Each record that follows should be reproduced in full, character for character.

----- Dataset content -----

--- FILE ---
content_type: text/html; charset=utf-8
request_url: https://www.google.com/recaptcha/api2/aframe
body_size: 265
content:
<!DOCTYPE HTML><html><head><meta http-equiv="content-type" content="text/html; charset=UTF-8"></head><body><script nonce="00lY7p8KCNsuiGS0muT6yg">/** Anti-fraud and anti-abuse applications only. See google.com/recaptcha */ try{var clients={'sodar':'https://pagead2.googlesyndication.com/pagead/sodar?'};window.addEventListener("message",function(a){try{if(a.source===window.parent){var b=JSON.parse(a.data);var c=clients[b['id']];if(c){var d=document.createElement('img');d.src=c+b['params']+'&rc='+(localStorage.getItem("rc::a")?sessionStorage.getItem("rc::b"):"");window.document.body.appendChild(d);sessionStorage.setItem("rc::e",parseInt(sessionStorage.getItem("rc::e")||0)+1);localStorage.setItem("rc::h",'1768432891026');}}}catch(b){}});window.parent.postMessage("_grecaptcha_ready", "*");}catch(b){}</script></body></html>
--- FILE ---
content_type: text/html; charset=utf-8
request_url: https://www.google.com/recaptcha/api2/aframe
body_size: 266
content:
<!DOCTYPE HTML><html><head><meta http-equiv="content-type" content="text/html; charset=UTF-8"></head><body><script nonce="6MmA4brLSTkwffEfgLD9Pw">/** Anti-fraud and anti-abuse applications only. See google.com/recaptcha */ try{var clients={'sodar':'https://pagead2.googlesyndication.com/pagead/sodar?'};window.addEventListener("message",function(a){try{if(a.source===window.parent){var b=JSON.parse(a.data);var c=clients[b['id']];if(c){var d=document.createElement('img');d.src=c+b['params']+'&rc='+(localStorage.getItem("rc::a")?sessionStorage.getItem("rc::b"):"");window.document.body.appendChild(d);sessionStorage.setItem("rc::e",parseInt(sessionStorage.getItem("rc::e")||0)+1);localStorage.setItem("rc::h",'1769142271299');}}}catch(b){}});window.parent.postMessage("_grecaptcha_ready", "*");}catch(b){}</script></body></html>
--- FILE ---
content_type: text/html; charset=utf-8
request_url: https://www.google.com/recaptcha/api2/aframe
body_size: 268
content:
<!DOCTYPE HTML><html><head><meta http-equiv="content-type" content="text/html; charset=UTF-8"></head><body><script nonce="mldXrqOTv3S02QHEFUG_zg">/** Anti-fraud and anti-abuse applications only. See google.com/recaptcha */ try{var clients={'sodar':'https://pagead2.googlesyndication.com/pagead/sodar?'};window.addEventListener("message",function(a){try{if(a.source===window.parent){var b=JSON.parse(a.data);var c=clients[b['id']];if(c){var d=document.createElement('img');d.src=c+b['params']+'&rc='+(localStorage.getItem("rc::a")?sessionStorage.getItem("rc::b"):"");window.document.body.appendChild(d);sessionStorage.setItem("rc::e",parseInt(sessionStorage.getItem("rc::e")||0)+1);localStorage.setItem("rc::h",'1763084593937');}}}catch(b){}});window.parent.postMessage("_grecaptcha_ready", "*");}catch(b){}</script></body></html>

-----

-- Solution for this problem --
--- FILE ---
content_type: text/html; charset=utf-8
request_url: https://www.google.com/recaptcha/api2/aframe
body_size: 265
content:
<!DOCTYPE HTML><html><head><meta http-equiv="content-type" content="text/html; charset=UTF-8"></head><body><script nonce="00lY7p8KCNsuiGS0muT6yg">/** Anti-fraud and anti-abuse applications only. See google.com/recaptcha */ try{var clients={'sodar':'https://pagead2.googlesyndication.com/pagead/sodar?'};window.addEventListener("message",function(a){try{if(a.source===window.parent){var b=JSON.parse(a.data);var c=clients[b['id']];if(c){var d=document.createElement('img');d.src=c+b['params']+'&rc='+(localStorage.getItem("rc::a")?sessionStorage.getItem("rc::b"):"");window.document.body.appendChild(d);sessionStorage.setItem("rc::e",parseInt(sessionStorage.getItem("rc::e")||0)+1);localStorage.setItem("rc::h",'1768432891026');}}}catch(b){}});window.parent.postMessage("_grecaptcha_ready", "*");}catch(b){}</script></body></html>
--- FILE ---
content_type: text/html; charset=utf-8
request_url: https://www.google.com/recaptcha/api2/aframe
body_size: 266
content:
<!DOCTYPE HTML><html><head><meta http-equiv="content-type" content="text/html; charset=UTF-8"></head><body><script nonce="6MmA4brLSTkwffEfgLD9Pw">/** Anti-fraud and anti-abuse applications only. See google.com/recaptcha */ try{var clients={'sodar':'https://pagead2.googlesyndication.com/pagead/sodar?'};window.addEventListener("message",function(a){try{if(a.source===window.parent){var b=JSON.parse(a.data);var c=clients[b['id']];if(c){var d=document.createElement('img');d.src=c+b['params']+'&rc='+(localStorage.getItem("rc::a")?sessionStorage.getItem("rc::b"):"");window.document.body.appendChild(d);sessionStorage.setItem("rc::e",parseInt(sessionStorage.getItem("rc::e")||0)+1);localStorage.setItem("rc::h",'1769142271299');}}}catch(b){}});window.parent.postMessage("_grecaptcha_ready", "*");}catch(b){}</script></body></html>
--- FILE ---
content_type: text/html; charset=utf-8
request_url: https://www.google.com/recaptcha/api2/aframe
body_size: 268
content:
<!DOCTYPE HTML><html><head><meta http-equiv="content-type" content="text/html; charset=UTF-8"></head><body><script nonce="mldXrqOTv3S02QHEFUG_zg">/** Anti-fraud and anti-abuse applications only. See google.com/recaptcha */ try{var clients={'sodar':'https://pagead2.googlesyndication.com/pagead/sodar?'};window.addEventListener("message",function(a){try{if(a.source===window.parent){var b=JSON.parse(a.data);var c=clients[b['id']];if(c){var d=document.createElement('img');d.src=c+b['params']+'&rc='+(localStorage.getItem("rc::a")?sessionStorage.getItem("rc::b"):"");window.document.body.appendChild(d);sessionStorage.setItem("rc::e",parseInt(sessionStorage.getItem("rc::e")||0)+1);localStorage.setItem("rc::h",'1763084593937');}}}catch(b){}});window.parent.postMessage("_grecaptcha_ready", "*");}catch(b){}</script></body></html>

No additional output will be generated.